§ **TEKS YANG DIBERIKAN**
┄┄┄┄┄┄┄┄┄┄
Dan brakkk...!, anak ku menabrak tanpa ampun sepeda motor tanpa spion tersebut sehingga terpental kekanan sekaligus membuat garpu dan kerangka motor melengkung, sedangkan tubuh pengendara motor melayang menghantam kap mobil kiri lalu kepala-nya membentur kaca depan sampai hancur dan tubuhnya terpental kekiri. Dengan radiator bocor, dudukan lampu patah, gril dan bemper kiri remuk, Si Sulung menghentikan mobil-nya sampai menimbulkan bunyi berdecit keras dan panjang, serta jejak hitam ban kiri yang kempes seketika sekitar 7 meter-an di aspal (jejak ban ini nantinya tidak menghilang selama dua mingguan) serta langsung dikerubungi security kompleks dan polisi (yang kebetulan bertugas mengamankan acara konser jazz). Menurut saksi mata, sebagian penonton konser kaget mendengar decitan ban dan suara tabrakan, berlarian keluar meninggalkan konser untuk melihat kecelakaan tersebut.




Saat aku sampai dilokasi, Si Sulung berdiri dengan wajah galau, shock dan pucat pasi sambil menatap ku dengan ekspresi memohon pertolongan berdiri diantara beberapa polisi yang terkesan sedang mengintimidasi-nya dan security kompleks yang sedang memroses BAP. Sedangkan korban telah dibawa ke UGD Rumah Sakit terdekat (Cahya Kawaluyaan) dengan menggunakan mobil security kompleks.

Kilas balik sedikit, belakangan ini Si Sulung setelah mulai memasuki masa remaja, selalu mempunyai acara sendiri, sehingga tidak seperti setahun yang lalu dimana kami sekeluarga selalu bersama-sama menghabiskan acara saat weekend, maka saat2 seperti sekarang, hal ini sudah sangat sulit untuk dilakukan. Aku selalu menyampaikan pada Si Sulung betapa waktu2 bersama keluarga adalah hal penting, karena begitu lewat, masa ini akan jadi kenangan yang tak dapat kembali dinikmati. Bahwa teman untuk bersenang-senang akan sangat mudah ditemukan dimanapun sebaliknya saat2 kesulitan keluarga lah yang lebih dapat diandalkan, tetapi apa2 yang aku sampaikan seakan akan masuk telinga kiri dan langsung melompat keluar dari telinga kanan.

Kembali ke peristiwa kecelakaan, maka aku langsung ambil inisiatif untuk berbicara dengan polisi. Menggunakan mobil langka dengan bentuk aneh dan DRL yang terang benderang, serta ketika turun didampingi dua rekan berbaju batik yang entah kenapa posisi jalan-nya di belakang aku sehingga seakan akan terlihat lebih sebagai ajudan (maklum ada dua teman yang ikut nebeng dari Jakarta sampai Cimahi), membuat polisi sedikit "terintimidasi"  dan menyambutku dengan ekspresi "segan". Aku langsung saja melontarkan pertanyaan agak sedikit memaksa
"Maaf pak, saya ingin segera urusan ini selesai secepat-nya, langkah2 apa saja yang harus saya tempuh ?". Polisi lalu menyampaikan agar aku segera ke Rumah Sakit dan menyampaikan bahwa mobil dan motor akan di bawa ke Kantor Polisi. Lalu aku menyampaikan keberatan kalau mobil harus dibawa, dan Polisi mengatakan hal itu bisa saja, selama ada kesepakatan damai dengan keluarga korban.
┄┄┄┄┄┄┄┄┄┄
§ **DATA HASIL EKSTRAKSI**
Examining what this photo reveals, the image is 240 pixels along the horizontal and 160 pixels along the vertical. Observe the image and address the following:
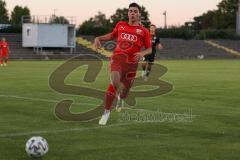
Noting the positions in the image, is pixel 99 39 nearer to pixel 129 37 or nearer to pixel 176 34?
pixel 129 37

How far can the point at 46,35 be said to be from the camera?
63.5 meters

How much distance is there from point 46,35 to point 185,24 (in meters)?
81.4

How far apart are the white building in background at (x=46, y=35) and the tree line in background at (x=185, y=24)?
300cm

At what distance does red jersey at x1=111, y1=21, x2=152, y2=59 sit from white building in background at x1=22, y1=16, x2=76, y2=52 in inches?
2049

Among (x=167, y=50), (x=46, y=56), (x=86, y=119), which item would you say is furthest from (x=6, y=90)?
(x=167, y=50)

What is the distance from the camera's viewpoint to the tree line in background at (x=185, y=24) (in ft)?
260

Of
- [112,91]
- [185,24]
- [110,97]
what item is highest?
[185,24]

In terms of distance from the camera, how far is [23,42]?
210ft

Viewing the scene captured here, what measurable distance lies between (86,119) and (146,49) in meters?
1.88

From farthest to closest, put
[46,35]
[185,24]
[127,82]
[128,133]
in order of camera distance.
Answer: [185,24] < [46,35] < [127,82] < [128,133]

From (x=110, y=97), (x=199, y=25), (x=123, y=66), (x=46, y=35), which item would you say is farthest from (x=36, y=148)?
(x=199, y=25)

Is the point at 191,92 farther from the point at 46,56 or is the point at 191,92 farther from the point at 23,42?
the point at 23,42

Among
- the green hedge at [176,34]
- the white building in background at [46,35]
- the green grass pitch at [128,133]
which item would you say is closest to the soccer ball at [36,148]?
the green grass pitch at [128,133]

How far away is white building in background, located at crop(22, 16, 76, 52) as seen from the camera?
62.8 m
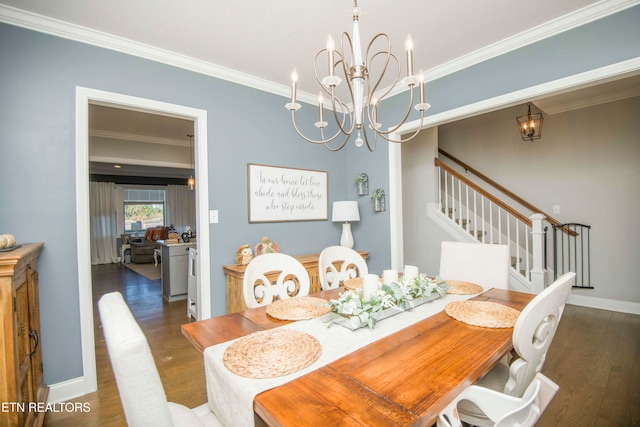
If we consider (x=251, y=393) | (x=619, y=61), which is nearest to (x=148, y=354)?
(x=251, y=393)

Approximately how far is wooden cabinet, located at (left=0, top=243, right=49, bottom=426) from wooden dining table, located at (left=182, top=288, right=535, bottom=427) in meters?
0.74

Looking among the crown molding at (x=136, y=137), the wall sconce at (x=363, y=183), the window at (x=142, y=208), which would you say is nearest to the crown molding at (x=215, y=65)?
the wall sconce at (x=363, y=183)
┄┄┄┄┄┄┄┄┄┄
§ **DAFTAR SOAL**
(1) Dalam teks tentang tabrakan tersebut, ke rumah sakit mana korban dibawa?
(2) Ketik ulang bagian teks tentang tabrakan tersebut mulai dari "Dan brakkk...!, anak" sampai dengan "melihat kecelakaan tersebut.".

§ **JAWABAN PER SOAL**
(1) Ke UGD Rumah Sakit Cahya Kawaluyaan.

(2)
Dan brakkk...!, anak ku menabrak tanpa ampun sepeda motor tanpa spion tersebut sehingga terpental kekanan sekaligus membuat garpu dan kerangka motor melengkung, sedangkan tubuh pengendara motor melayang menghantam kap mobil kiri lalu kepala-nya membentur kaca depan sampai hancur dan tubuhnya terpental kekiri. Dengan radiator bocor, dudukan lampu patah, gril dan bemper kiri remuk, Si Sulung menghentikan mobil-nya sampai menimbulkan bunyi berdecit keras dan panjang, serta jejak hitam ban kiri yang kempes seketika sekitar 7 meter-an di aspal (jejak ban ini nantinya tidak menghilang selama dua mingguan) serta langsung dikerubungi security kompleks dan polisi (yang kebetulan bertugas mengamankan acara konser jazz). Menurut saksi mata, sebagian penonton konser kaget mendengar decitan ban dan suara tabrakan, berlarian keluar meninggalkan konser untuk melihat kecelakaan tersebut.